- [What this task involves]:
Copy every line of the material below verbatim, leaving the pictures out of your answer.

- [Supplied information]:
□ □ □ □ □ □ □
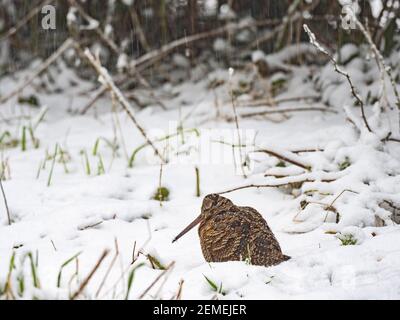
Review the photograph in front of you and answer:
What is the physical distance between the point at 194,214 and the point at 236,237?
1.85ft

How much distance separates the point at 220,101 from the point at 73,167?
1434mm

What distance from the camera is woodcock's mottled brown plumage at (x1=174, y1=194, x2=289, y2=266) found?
1.93 m

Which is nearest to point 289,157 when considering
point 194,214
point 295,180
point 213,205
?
point 295,180

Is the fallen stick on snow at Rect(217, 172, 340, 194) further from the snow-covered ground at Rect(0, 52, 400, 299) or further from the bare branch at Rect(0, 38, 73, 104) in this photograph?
the bare branch at Rect(0, 38, 73, 104)

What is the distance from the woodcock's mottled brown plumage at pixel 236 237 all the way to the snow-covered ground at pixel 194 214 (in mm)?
55

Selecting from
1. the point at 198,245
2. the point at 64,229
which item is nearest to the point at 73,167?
the point at 64,229

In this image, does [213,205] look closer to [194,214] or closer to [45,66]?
[194,214]

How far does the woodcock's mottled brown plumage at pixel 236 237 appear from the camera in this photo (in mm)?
1926

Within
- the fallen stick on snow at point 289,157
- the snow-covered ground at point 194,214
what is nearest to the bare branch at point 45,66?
the snow-covered ground at point 194,214

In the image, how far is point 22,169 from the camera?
3248mm

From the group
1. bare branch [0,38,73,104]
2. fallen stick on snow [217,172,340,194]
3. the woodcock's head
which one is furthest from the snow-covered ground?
bare branch [0,38,73,104]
□ □ □ □ □ □ □
- [Problem solution]:
Review the photograph in front of you and answer:
What is the physical distance between the point at 194,214 and the point at 236,237?
1.85ft

How much distance separates the point at 220,101 from the point at 73,167?
1434mm

What distance from the camera is woodcock's mottled brown plumage at (x1=174, y1=194, x2=289, y2=266) found?
1.93 m

Which is nearest to point 289,157 when considering
point 194,214
point 295,180
point 213,205
?
point 295,180

Is the fallen stick on snow at Rect(217, 172, 340, 194) further from the snow-covered ground at Rect(0, 52, 400, 299) or further from the bare branch at Rect(0, 38, 73, 104) in this photograph?
the bare branch at Rect(0, 38, 73, 104)

What is the distance from the woodcock's mottled brown plumage at pixel 236 237 all the way to the snow-covered ground at pixel 194 214 (in mm)?
55

Selecting from
1. the point at 198,245
2. the point at 64,229
which item is nearest to the point at 73,167?
the point at 64,229

In this image, does [213,205] look closer to [194,214] or closer to [45,66]?
[194,214]

How far does the woodcock's mottled brown plumage at pixel 236 237 appear from the camera in this photo (in mm)?
1926

Within
- the fallen stick on snow at point 289,157
- the snow-covered ground at point 194,214
what is nearest to the bare branch at point 45,66?
the snow-covered ground at point 194,214

In the image, how far is point 22,169 from the camera?
3248mm

From the group
1. bare branch [0,38,73,104]
2. fallen stick on snow [217,172,340,194]
3. the woodcock's head
which one is furthest from the snow-covered ground?
bare branch [0,38,73,104]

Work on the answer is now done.